I have a pandas data frame containing a large-ish set of hourly data points. For a few days, there are missing data (NaN). I want to interpolate values for the missing hourly data points by calculating the mean of the same time period on the prior and following day (I've done some analysis and believe this will be reasonable).

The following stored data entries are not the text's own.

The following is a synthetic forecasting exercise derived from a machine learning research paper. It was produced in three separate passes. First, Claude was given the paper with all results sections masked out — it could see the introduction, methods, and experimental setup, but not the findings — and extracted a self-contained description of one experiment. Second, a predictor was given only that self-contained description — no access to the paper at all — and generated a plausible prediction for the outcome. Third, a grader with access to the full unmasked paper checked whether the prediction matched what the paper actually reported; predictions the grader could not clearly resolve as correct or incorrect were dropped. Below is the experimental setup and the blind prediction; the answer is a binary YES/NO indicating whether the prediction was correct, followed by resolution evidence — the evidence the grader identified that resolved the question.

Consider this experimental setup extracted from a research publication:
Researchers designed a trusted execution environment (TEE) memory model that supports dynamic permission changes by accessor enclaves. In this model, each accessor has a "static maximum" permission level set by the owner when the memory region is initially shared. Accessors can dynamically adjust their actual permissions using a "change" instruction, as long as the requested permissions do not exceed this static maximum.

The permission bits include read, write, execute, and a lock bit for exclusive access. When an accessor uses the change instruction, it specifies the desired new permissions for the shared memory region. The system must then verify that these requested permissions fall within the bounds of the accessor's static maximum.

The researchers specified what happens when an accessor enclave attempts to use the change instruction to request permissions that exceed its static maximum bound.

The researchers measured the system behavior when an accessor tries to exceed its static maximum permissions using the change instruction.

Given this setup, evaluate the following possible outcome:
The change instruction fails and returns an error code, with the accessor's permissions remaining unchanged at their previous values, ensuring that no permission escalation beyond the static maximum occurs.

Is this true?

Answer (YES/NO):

An example of the data is below:
datetime | value |
---|---|
2018-11-17 00:00:00 | 9.12 |
2018-11-17 01:00:00 | 8.94 |
2018-11-17 02:00:00 | 8.68 |
2018-11-17 03:00:00 | 8.19 |
2018-11-17 04:00:00 | 7.75 |
2018-11-17 05:00:00 | 7.35 |
2018-11-17 06:00:00 | 7.05 |
2018-11-17 07:00:00 | 6.55 |
2018-11-17 08:00:00 | 6.30 |
2018-11-17 09:00:00 | 6.28 |
2018-11-17 10:00:00 | 6.68 |
2018-11-17 11:00:00 | 7.64 |
2018-11-17 12:00:00 | 8.61 |
2018-11-17 13:00:00 | 9.44 |
2018-11-17 14:00:00 | 9.84 |
2018-11-17 15:00:00 | 9.62 |
2018-11-17 16:00:00 | 8.17 |
2018-11-17 17:00:00 | 6.16 |
2018-11-17 18:00:00 | 5.93 |
2018-11-17 19:00:00 | 5.36 |
2018-11-17 20:00:00 | 4.69 |
2018-11-17 21:00:00 | 4.36 |
2018-11-17 22:00:00 | 4.68 |
2018-11-17 23:00:00 | 4.86 |
2018-11-18 00:00:00 | NaN |
2018-11-18 01:00:00 | NaN |
2018-11-18 02:00:00 | NaN |
2018-11-18 03:00:00 | NaN |
2018-11-18 04:00:00 | NaN |
2018-11-18 05:00:00 | NaN |
2018-11-18 06:00:00 | NaN |
2018-11-18 07:00:00 | NaN |
2018-11-18 08:00:00 | NaN |
2018-11-18 09:00:00 | NaN |
2018-11-18 10:00:00 | NaN |
2018-11-18 11:00:00 | NaN |
2018-11-18 12:00:00 | NaN |
2018-11-18 13:00:00 | NaN |
2018-11-18 14:00:00 | NaN |
2018-11-18 15:00:00 | NaN |
2018-11-18 16:00:00 | NaN |
2018-11-18 17:00:00 | NaN |
2018-11-18 18:00:00 | NaN |
2018-11-18 19:00:00 | NaN |
2018-11-18 20:00:00 | NaN |
2018-11-18 21:00:00 | NaN |
2018-11-18 22:00:00 | NaN |
2018-11-18 23:00:00 | NaN |
2018-11-19 00:00:00 | 3.19 |
2018-11-19 01:00:00 | 2.60 |
2018-11-19 02:00:00 | 2.29 |
2018-11-19 03:00:00 | 1.97 |
2018-11-19 04:00:00 | 2.19 |
2018-11-19 05:00:00 | 3.09 |
2018-11-19 06:00:00 | 4.32 |
2018-11-19 07:00:00 | 4.87 |
2018-11-19 08:00:00 | 5.14 |
2018-11-19 09:00:00 | 5.55 |
2018-11-19 10:00:00 | 6.34 |
2018-11-19 11:00:00 | 7.43 |
2018-11-19 12:00:00 | 8.18 |
2018-11-19 13:00:00 | 8.53 |
2018-11-19 14:00:00 | 8.45 |
2018-11-19 15:00:00 | 7.94 |
2018-11-19 16:00:00 | 6.87 |
2018-11-19 17:00:00 | 5.56 |
2018-11-19 18:00:00 | 4.65 |
2018-11-19 19:00:00 | 4.18 |
2018-11-19 20:00:00 | 3.97 |
2018-11-19 21:00:00 | 3.98 |
2018-11-19 22:00:00 | 4.01 |
2018-11-19 23:00:00 | 4.00 |
So, for example, the desired output for 2018-11-18 00:00:00 would be the mean of 9.12 and 3.19 = 6.16. And so on for the other hours of the day on 2018-11-18.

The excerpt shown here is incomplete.